PROBLEM SET.
- 1) From the article on package structure in a Ports and Adapters architecture, list every word or phrase that appears inside parentheses.
- 2) Please quote the article on package structure in a Ports and Adapters architecture from "How to do the" to "for your code.".

How to do the package structure in a Ports and Adapters architecture
Unless you want to dump all files of a project into a single folder, you sooner or later need to come up with a good package structure for your code.
Most of the time, you do not really put much thought into it, though.
Oftentimes, there are default project structures from
npx create-something or start.spring.io you just blindly follow, putting code where it seems to fit (I know I have in the early days of my career).
And many people join existing projects that already have a structure and when they start another project, they just copy whatever structure they had in the old project.
However, I find the discussion on the folder structure an interesting one to have. After all, this is one of the first touching points that new members of your team (and yourself after a while) will have with the software.
In this post, I want to discuss some of the drivers and possibilities of a package structure. I will do this by assuming a codebase that is organized around the Ports and Adapter Architecture pattern, often referred to as Hexagonal Architecture (I am assuming the reader to be familiar with this architecture style). As a side note, when I had discussion last year with Alistair Cockburn, the inverter of the Hexagonal Architecture, he made it very clear that this architecture style has nothing to do with a package structure at all. The package structure is completely orthogonal to the architecture style. This is not to say that it’s not an important discussion for a team, it just means that it’s a matter of personal taste and not related to the core idea behind the architecture. What I present here is not to be taken as “This is how it must be done”. It is merely my personal opinion.
Also, I will narrow down the discussion to monolithic applications, as Microservices might involve more complex setups because packages and deployment artifacts might be harder to distinguish in a monorepo and might depend on a specific build tool.
Let’s first highlight what we actually want from a package structure.
Who is the “client” of the package structure? The compiler, for the most part, does not care about it. It might care that there are no cyclic dependencies between the packages, but thats it.1 The actual client of a package structure are the programmers themselves. So when we think about a package structure, we must ask ourselves what kind of questions a (new) programmer might have if they see the codebase for the first time. What questions can be answered by the package structure?

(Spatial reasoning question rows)
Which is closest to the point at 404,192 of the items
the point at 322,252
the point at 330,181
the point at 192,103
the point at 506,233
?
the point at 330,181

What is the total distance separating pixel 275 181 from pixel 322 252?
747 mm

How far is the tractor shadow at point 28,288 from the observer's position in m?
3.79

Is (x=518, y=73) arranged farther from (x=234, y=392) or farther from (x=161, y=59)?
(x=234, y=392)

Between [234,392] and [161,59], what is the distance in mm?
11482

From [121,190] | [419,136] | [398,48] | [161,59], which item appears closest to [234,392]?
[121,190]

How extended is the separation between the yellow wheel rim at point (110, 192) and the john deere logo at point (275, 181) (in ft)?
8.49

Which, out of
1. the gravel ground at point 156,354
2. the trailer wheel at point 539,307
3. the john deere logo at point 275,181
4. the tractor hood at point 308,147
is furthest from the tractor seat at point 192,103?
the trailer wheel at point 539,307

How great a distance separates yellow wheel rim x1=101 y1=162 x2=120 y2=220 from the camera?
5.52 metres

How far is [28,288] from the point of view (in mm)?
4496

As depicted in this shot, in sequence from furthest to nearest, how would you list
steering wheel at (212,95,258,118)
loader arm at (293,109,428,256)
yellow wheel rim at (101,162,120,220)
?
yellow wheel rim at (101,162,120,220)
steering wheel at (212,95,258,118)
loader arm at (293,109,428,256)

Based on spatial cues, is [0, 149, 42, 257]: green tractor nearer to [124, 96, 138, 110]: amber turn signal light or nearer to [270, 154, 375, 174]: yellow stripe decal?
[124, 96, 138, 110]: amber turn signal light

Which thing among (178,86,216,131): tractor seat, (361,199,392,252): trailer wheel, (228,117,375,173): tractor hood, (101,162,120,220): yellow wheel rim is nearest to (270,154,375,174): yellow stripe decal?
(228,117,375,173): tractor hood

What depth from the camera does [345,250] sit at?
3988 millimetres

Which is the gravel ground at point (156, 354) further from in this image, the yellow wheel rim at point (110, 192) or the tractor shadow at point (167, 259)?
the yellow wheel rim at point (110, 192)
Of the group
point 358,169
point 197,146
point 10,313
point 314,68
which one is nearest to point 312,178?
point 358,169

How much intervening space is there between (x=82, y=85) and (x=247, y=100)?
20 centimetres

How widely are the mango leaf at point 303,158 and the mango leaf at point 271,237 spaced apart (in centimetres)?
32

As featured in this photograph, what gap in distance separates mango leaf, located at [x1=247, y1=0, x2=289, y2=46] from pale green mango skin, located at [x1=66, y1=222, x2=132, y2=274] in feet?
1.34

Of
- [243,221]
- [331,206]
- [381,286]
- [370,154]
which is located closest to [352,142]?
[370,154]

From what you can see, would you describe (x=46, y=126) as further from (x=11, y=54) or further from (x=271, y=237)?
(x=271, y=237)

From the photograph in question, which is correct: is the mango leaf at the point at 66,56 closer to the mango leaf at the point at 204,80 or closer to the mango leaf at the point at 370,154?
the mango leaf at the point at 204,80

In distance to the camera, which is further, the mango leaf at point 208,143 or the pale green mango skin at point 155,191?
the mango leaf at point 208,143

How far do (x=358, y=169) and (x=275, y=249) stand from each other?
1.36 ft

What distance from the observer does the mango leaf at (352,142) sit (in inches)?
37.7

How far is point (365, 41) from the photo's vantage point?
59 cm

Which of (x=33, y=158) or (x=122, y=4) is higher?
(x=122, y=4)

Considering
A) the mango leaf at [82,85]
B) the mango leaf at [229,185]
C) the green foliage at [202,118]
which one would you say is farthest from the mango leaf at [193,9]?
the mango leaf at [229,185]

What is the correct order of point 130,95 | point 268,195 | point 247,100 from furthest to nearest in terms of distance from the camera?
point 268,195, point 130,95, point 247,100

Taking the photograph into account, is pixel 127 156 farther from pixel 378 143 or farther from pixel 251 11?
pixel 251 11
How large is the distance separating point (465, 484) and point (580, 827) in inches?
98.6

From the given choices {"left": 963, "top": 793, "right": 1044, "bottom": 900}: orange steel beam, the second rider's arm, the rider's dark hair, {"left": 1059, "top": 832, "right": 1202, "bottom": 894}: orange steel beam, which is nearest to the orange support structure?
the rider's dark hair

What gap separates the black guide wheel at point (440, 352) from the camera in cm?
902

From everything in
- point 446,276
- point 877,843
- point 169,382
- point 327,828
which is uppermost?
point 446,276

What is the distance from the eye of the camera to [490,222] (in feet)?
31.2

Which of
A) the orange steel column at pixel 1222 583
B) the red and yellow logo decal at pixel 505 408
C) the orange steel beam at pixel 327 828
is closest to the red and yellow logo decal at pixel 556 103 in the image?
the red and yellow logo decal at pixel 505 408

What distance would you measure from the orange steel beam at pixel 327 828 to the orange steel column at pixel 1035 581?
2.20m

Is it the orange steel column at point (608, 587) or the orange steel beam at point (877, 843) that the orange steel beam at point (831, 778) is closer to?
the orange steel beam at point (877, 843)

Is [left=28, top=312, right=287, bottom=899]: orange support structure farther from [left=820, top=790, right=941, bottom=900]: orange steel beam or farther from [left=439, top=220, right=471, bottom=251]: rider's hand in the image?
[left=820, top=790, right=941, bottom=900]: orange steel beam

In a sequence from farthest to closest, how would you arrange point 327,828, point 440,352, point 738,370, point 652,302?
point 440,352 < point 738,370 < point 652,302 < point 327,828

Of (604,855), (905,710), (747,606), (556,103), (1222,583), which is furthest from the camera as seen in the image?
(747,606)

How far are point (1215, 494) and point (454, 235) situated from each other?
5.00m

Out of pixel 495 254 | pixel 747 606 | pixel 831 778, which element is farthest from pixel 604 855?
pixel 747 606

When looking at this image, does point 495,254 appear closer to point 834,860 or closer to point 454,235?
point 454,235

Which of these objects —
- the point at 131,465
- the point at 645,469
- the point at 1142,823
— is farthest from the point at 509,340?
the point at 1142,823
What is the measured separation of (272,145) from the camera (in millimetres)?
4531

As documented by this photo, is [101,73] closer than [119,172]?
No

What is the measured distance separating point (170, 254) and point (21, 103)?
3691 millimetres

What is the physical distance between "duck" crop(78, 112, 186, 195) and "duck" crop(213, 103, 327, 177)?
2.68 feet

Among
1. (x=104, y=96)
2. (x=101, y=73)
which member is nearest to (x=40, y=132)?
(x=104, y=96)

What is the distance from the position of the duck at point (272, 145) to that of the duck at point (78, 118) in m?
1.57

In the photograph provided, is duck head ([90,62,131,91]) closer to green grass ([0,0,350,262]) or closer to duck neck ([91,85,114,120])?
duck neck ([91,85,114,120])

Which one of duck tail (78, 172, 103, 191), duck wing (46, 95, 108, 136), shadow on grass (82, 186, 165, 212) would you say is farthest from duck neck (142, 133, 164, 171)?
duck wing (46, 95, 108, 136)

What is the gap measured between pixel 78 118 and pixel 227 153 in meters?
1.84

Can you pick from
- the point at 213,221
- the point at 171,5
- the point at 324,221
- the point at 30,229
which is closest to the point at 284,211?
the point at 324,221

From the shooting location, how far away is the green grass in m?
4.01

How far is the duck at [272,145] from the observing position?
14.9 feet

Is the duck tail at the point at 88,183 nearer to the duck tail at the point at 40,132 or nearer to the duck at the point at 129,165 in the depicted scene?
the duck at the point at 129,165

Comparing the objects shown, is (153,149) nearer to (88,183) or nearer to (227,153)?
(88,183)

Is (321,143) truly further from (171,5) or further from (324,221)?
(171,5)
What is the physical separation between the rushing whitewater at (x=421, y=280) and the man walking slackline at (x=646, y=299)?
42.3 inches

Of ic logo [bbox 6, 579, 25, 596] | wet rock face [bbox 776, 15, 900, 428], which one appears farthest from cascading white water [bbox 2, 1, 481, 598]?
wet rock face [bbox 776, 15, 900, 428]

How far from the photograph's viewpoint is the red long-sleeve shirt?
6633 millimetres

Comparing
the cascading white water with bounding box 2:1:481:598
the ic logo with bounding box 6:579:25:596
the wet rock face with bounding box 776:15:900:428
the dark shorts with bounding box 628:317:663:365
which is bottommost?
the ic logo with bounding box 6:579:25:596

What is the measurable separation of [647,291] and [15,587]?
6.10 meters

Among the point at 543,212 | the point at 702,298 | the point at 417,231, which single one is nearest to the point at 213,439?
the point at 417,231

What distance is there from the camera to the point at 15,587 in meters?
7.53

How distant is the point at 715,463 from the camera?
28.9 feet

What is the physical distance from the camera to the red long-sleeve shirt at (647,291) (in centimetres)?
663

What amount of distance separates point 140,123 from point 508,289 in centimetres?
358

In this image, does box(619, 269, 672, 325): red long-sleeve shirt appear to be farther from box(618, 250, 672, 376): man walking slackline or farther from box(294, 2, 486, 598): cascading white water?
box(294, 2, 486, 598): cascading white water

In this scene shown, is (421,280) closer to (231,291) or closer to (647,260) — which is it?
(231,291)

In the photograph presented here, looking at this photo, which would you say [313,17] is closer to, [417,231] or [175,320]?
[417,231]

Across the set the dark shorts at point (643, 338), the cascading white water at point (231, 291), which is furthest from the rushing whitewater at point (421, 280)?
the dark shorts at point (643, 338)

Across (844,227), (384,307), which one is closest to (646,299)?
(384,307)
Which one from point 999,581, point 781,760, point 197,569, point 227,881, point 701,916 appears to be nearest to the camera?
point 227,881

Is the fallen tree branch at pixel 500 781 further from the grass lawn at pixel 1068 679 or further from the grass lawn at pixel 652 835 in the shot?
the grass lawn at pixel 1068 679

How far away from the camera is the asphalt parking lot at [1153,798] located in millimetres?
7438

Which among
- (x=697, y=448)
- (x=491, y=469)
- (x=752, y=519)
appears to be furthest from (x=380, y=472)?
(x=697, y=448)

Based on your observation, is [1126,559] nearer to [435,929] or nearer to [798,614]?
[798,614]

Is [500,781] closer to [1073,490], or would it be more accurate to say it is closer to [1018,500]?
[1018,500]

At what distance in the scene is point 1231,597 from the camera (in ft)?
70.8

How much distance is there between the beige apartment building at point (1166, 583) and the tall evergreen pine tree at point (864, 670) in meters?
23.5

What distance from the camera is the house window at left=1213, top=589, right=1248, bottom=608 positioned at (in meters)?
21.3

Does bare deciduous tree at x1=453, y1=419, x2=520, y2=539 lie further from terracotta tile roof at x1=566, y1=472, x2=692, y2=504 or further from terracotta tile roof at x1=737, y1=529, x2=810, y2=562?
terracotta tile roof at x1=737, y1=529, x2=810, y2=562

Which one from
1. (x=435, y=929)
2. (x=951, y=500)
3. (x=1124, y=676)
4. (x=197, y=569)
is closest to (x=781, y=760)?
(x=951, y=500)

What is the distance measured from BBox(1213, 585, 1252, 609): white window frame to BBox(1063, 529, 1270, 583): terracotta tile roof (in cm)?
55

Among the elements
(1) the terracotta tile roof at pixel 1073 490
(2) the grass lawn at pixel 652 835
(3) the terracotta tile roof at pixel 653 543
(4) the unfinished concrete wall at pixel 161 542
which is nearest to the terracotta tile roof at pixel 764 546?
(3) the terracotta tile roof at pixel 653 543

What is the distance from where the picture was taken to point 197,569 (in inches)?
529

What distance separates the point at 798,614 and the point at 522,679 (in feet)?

SOLVED TASKS.
- 1)
- (I know I have in the early days of my career)
- (and yourself after a while)
- (I am assuming the reader to be familiar with this architecture style)
- (new)

- 2)
How to do the package structure in a Ports and Adapters architecture
Unless you want to dump all files of a project into a single folder, you sooner or later need to come up with a good package structure for your code.